▶ [Work to complete]: Lay out each line of the listing below as a string in a JSON list, one string per line, skipping blank lines and leaving out the pictures.
[Material for this exercise — start]
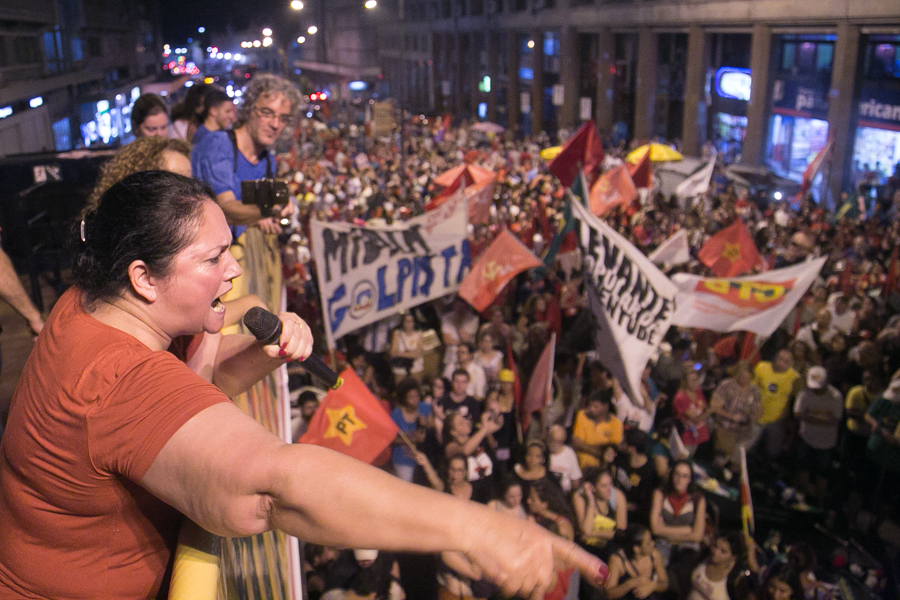 Bernadete Menezes: "O PSOL tem lado e ele é contra o golpe'. (Foto: Guilherme Santos/Sul21)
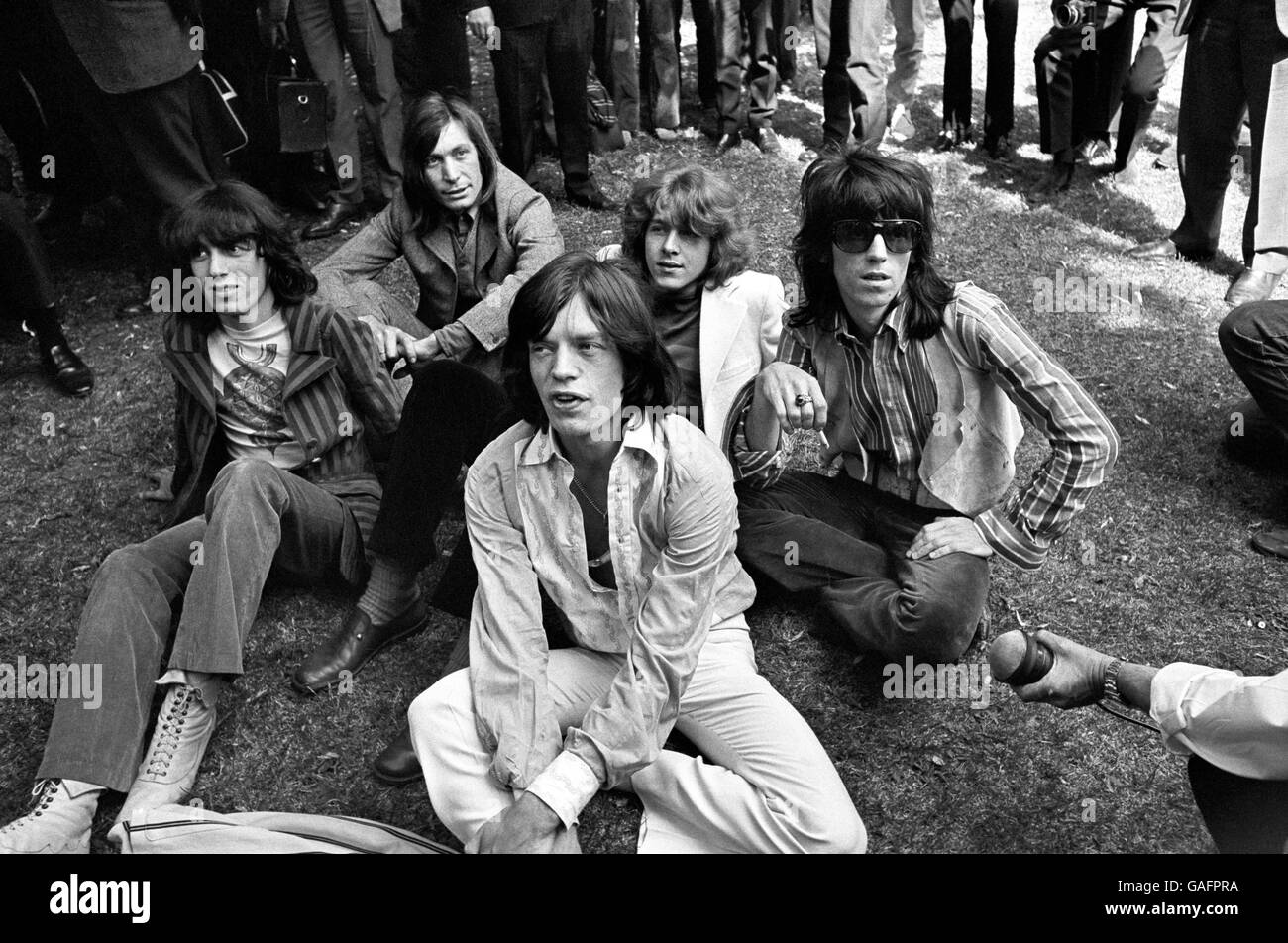 Le nouveau membre Mick Taylor (deuxième à partir de la droite) rejoint les Rolling Stones pour remplacer le guitariste principal Brian Jones, photographié à Hyde Park, Londres Banque D'Images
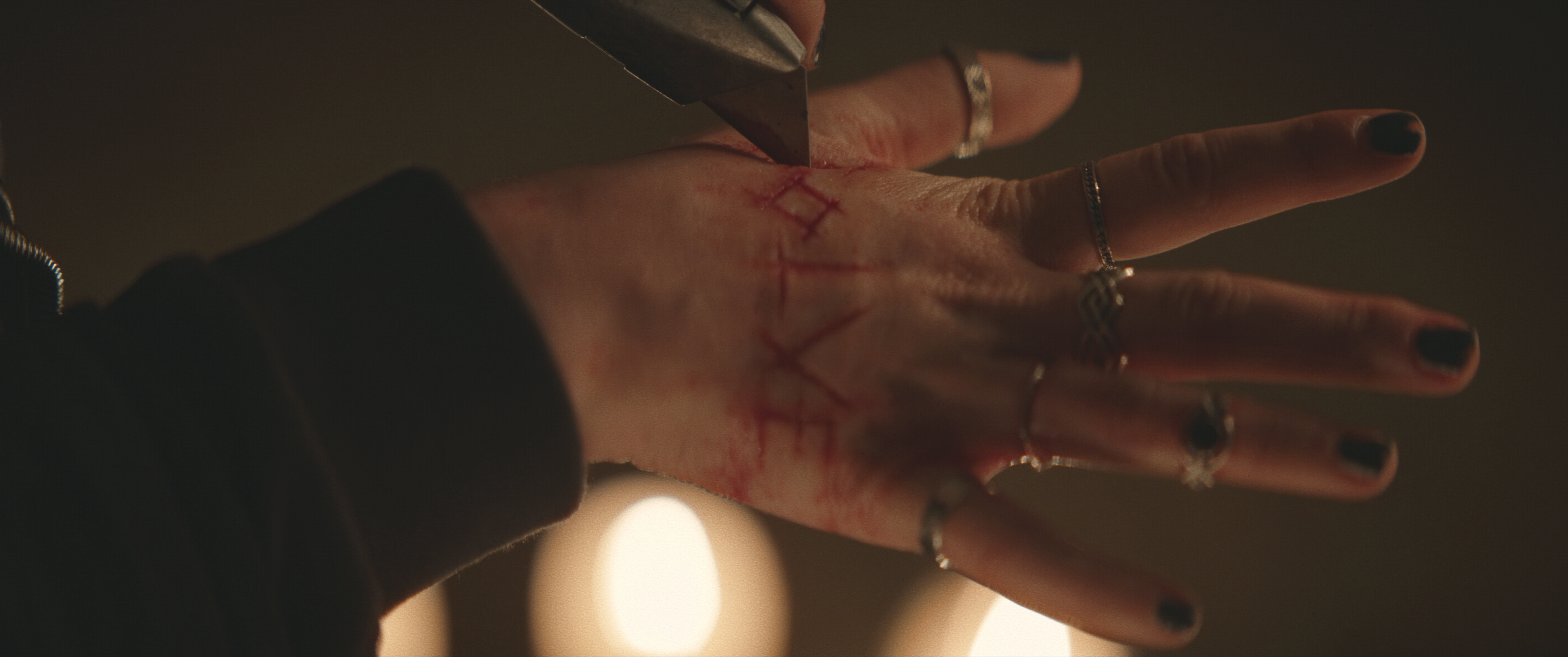 Вырезание рун ножом на руке, Кровавая надпись, Сатанинские символы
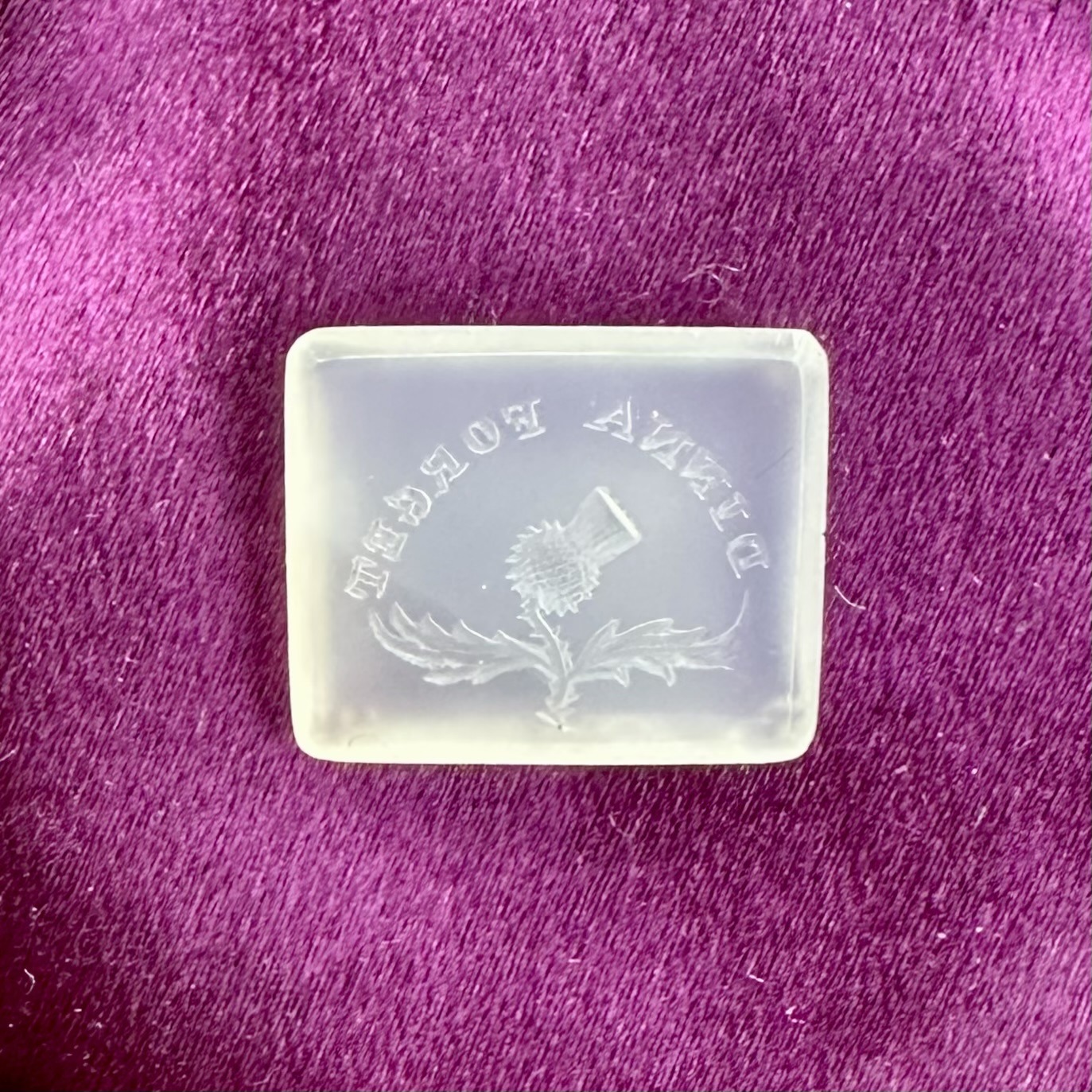 Dinna Forget Intaglio
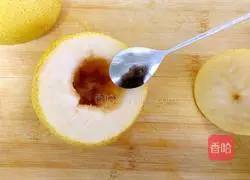 Illustration of how to make pears stewed with rock sugar 4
[Material for this exercise — finish]
▶ [Task solution]:
[
  " Bernadete Menezes: \"O PSOL tem lado e ele é contra o golpe'. (Foto: Guilherme Santos/Sul21)",
  " Le nouveau membre Mick Taylor (deuxième à partir de la droite) rejoint les Rolling Stones pour remplacer le guitariste principal Brian Jones, photographié à Hyde Park, Londres Banque D'Images",
  " Вырезание рун ножом на руке, Кровавая надпись, Сатанинские символы",
  " Dinna Forget Intaglio",
  " Illustration of how to make pears stewed with rock sugar 4"
]